• [Explore the material]
(a) In the AReaL overview, how much less code does AReaL-lite have than AReaL?
(b) Continue the AReaL overview from where it stops.

Staleness-Aware Training Stability

Asynchronicity introduces a challenge: training data may be generated by older model versions (“stale” rollouts). To ensure stable convergence, AReaL balances the ratio of rollout to training workers and implements a staleness-enhanced PPO variant that gracefully handles outdated samples. Empirical results on math and code benchmarks confirm that this approach matches or exceeds the final performance of synchronous baselines.

Algorithm and Infrastructure Co-Design

AReaL isn’t just a system—it’s a co-designed stack. It supports a wide array of RL algorithms optimized for reasoning tasks, including GRPO, GSPO, DAPO, LitePPO, and Dr.GRPO, all configurable via simple YAML files. The system integrates seamlessly with modern training backends like PyTorch FSDP and Megatron, and supports LoRA, MoE models, and vision-language variants like Qwen2.5-VL.

Practical Flexibility: AReaL-lite for Researchers

Recognizing that not every user needs enterprise-scale deployment, the team introduced AReaL-lite: a lightweight, algorithm-first version with 80% less code but 90% of AReaL’s core functionality. AReaL-lite is ideal for rapid prototyping, academic research, or small-team experimentation. It retains full asynchronous RL support while offering an intuitive API for customizing reward functions, multi-turn agent workflows, and dataset pipelines—all in a single file.

Ideal Use Cases

AReaL excels in scenarios where reasoning quality and training efficiency are both critical:

Mathematical reasoning agents: Train models on GSM8K or similar datasets using GRPO or PPO with self-correction loops.
Code generation and debugging: Optimize agents that write, test, and refine programs through iterative feedback.
Search and browsing agents: Build end-to-end systems like ASearcher, which combines reasoning, web navigation, and summarization.

[Scene geometry reasoning data]
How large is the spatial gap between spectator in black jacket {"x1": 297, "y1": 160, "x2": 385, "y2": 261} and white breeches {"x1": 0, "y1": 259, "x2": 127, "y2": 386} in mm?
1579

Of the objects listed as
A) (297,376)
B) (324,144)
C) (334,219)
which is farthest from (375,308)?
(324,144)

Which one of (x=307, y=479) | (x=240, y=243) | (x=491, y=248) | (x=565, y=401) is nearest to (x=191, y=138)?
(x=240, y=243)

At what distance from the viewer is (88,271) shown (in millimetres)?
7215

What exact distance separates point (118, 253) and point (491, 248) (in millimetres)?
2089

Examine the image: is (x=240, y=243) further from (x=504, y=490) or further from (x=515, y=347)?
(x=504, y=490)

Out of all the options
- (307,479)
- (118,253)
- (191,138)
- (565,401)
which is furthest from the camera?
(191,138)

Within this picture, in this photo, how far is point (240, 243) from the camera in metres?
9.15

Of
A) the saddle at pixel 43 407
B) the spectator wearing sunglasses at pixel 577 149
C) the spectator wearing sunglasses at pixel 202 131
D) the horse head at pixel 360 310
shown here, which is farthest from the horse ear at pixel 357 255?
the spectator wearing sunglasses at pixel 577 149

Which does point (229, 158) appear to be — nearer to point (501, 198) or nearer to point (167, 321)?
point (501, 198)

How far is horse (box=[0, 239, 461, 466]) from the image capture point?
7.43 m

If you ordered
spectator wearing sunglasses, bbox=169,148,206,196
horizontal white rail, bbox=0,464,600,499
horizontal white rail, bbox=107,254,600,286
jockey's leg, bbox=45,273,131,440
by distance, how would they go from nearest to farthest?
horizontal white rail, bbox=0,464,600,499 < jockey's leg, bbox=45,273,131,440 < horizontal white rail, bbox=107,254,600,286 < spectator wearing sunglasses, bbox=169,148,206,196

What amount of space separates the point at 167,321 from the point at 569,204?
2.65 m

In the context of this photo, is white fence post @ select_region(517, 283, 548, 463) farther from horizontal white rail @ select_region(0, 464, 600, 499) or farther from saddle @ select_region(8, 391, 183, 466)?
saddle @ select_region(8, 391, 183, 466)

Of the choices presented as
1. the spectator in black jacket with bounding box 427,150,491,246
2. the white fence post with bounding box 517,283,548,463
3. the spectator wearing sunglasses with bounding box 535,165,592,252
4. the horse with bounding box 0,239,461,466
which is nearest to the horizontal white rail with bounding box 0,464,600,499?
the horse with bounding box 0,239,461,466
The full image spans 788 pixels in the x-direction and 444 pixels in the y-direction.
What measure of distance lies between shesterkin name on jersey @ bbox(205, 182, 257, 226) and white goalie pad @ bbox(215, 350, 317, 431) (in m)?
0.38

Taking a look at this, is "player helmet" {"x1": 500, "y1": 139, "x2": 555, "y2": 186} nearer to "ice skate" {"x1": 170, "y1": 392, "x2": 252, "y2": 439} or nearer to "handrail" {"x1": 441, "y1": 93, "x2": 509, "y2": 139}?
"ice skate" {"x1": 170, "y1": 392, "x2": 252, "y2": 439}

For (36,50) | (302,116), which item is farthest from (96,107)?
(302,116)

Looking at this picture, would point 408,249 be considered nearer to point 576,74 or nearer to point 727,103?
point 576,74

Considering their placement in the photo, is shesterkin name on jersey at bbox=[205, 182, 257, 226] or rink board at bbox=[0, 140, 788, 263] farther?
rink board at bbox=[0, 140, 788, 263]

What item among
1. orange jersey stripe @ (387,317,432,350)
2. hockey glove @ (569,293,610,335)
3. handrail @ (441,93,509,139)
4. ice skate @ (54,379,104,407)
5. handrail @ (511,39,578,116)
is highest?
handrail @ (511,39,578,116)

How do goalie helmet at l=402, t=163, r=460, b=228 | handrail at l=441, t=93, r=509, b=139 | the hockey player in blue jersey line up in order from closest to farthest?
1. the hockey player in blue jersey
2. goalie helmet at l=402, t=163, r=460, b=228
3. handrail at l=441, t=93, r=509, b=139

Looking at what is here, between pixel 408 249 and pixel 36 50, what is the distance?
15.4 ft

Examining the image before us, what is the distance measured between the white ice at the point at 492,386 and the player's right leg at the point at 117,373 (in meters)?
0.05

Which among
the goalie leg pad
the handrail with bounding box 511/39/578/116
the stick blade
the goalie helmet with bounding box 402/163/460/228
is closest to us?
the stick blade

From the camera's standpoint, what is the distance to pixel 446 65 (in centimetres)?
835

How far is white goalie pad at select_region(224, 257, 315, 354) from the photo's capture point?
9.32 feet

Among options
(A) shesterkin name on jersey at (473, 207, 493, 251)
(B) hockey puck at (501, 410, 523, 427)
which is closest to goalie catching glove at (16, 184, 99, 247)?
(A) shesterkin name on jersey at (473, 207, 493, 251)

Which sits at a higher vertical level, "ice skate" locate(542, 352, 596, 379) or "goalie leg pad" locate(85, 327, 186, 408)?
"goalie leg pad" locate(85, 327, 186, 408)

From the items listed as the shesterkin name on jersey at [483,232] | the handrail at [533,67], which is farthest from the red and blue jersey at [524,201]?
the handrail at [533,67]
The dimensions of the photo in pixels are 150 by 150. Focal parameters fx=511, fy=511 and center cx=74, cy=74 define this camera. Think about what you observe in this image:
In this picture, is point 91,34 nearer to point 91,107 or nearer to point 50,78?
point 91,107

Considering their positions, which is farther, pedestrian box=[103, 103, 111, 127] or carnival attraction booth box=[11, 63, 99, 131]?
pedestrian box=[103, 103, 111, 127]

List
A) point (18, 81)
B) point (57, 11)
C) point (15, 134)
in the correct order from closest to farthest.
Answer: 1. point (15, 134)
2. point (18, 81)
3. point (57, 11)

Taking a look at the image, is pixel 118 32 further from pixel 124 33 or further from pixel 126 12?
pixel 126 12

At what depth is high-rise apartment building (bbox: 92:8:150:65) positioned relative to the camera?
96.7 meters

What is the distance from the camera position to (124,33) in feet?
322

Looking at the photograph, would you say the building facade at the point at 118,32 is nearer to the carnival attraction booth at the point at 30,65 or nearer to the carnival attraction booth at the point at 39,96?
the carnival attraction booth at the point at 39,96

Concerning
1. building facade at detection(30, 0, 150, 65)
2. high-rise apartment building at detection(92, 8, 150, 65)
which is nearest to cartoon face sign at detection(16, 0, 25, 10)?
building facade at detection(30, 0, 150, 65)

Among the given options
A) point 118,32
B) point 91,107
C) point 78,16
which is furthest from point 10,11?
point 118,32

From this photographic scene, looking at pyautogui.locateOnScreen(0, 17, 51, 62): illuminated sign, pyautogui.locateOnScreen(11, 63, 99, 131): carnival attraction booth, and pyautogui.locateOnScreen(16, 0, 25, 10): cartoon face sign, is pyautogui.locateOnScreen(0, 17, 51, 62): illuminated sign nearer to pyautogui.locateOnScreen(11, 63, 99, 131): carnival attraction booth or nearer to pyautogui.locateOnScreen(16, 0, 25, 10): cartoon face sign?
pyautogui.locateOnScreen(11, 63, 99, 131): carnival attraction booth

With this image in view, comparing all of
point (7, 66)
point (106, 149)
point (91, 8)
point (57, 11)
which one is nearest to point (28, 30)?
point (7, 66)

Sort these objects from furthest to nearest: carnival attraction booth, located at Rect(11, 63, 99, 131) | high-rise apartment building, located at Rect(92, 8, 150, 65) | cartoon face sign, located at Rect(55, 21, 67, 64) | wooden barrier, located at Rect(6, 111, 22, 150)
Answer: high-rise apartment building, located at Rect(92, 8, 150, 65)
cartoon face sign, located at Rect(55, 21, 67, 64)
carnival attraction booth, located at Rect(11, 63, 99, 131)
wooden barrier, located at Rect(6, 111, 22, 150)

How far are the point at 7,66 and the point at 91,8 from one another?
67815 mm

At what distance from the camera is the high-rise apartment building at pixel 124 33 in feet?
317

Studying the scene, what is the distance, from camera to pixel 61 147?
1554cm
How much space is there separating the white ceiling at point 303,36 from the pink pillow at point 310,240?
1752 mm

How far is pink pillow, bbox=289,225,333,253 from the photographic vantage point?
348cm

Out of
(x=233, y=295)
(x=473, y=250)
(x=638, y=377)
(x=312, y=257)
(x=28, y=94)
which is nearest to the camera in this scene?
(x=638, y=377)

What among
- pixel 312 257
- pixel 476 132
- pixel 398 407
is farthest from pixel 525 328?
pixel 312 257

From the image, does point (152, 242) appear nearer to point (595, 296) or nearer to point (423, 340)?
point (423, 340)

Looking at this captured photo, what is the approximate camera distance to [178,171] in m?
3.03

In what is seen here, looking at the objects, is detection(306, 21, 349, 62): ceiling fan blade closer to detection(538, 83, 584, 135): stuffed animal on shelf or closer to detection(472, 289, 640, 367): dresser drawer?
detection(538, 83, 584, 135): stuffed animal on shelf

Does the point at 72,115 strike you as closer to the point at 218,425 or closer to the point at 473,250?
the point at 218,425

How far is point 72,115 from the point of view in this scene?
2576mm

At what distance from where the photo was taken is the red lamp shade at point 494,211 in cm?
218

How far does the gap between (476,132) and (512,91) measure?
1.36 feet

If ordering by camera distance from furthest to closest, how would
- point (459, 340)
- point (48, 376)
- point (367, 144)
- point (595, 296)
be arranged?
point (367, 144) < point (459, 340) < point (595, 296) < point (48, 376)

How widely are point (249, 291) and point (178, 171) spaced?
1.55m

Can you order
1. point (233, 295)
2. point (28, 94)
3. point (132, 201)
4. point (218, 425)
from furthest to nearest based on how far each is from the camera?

• [Answers to the exercise]
(a) 80% less code.

(b)
Tool-integrated agents: Deploy models that dynamically invoke external APIs or functions during inference.
Large-scale RL experiments: Scale training from a single node to 1,000+ GPUs with minimal configuration changes.

Note: AReaL is not designed for standard supervised fine-tuning (SFT) or generic text generation. It’s purpose-built for reinforcement learning on reasoning-intensive tasks.

Getting Started: From Laptop to Cluster

AReaL lowers the barrier to entry with ready-to-run examples. To train a math agent on GSM8K using GRPO on a single machine:

python3 -m areal.launcher.local examples/math/gsm8k_rl.py --config examples/math/gsm8k_grpo.yaml

For distributed training across a Ray cluster (e.g., 2 nodes × 8 GPUs):

python3 -m areal.launcher.ray examples/math/gsm8k_rl.py --config examples/math/gsm8k_grpo.yaml cluster.n_nodes=2 cluster.n_gpus_per_node=8

The system automatically downloads the Qwen2-1.5B-Instruct model and GSM8K dataset. For newcomers, the AReaL-lite quickstart guide is the recommended onboarding path.

Limitations and Practical Considerations

While powerful, AReaL isn’t a one-size-fits-all solution:

RL expertise required: Users should understand core concepts like advantage estimation, reward shaping, and policy gradients. AReaL doesn’t abstract away RL fundamentals.
Not for SFT-only workflows: If your goal is purely supervised tuning, other frameworks may be more appropriate.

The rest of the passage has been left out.